The 5-year relative survival rates are demonstrated in [Fig. 1]. Overall, European survival rates were comparable the United States (25.4% [21.8–29.1%] and 29.7% [23.6–36%], respectively). Within Europe, the southern countries demonstrated the highest rate at 31.6% (21.3–42.5%), while the eastern countries displayed the worst survival at 16.5% (7.5–28.5%).
Demographic distributions for all geographic regions are listed in [Table 2]. Survival ranged widely between age groups and locations. In Europe, overall, patients aged 55 to 64 years and 65 to 74 years had the best survival, at 30.1%, while those over the age of 75 years demonstrated the worst 5-year survival, at 19.6% (14.1–25.8%). In the United States, patients aged 15 to 44 years displayed the best survival, at 53.6% (26.4–74.7%), while those aged 45 to 54 years demonstrated the worst, at 20.4% (6.3–40.1%). No statistically significant disparities between males and females were seen in Europe, overall, or the United States.

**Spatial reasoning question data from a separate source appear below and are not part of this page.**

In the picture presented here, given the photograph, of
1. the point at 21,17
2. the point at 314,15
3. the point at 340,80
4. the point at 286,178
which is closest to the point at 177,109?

Abbreviations: n.e., not estimable; NOS, not otherwise specified; RS, relative survival.
When grouped by subsite, the nasal cavity, overall, provided the best prognosis in Europe (27.9% [23.9–32.2%]) and in the United States (33.3% [25.4–41.4%]); however, with no statistically significant difference between the two continents. The sphenoid sinus had the highest survival in Southern Europe (50.4% [0.6–91.4%]), although the validity of these data are questionable given the large confidence interval.
Lastly, survival was categorized by EoD and treatment modality, as visualized in [Table 3]. Localized tumors demonstrated the best 5-year RS, calculated at 43.9% (22–63.9%) for Europe, and 42.7% (30.4–54.4%) for the United States. Patients presenting with metastasis displayed the worst prognosis, with only 4.9% (0.3–20.1%) of patients surviving after 5 years in Europe, as compared to 7.3% (2.3–16.1%) in the United States. Patients receiving surgery only demonstrated the highest survival in both continents. Between geographic regions, however, no statistical differences in survival were identified.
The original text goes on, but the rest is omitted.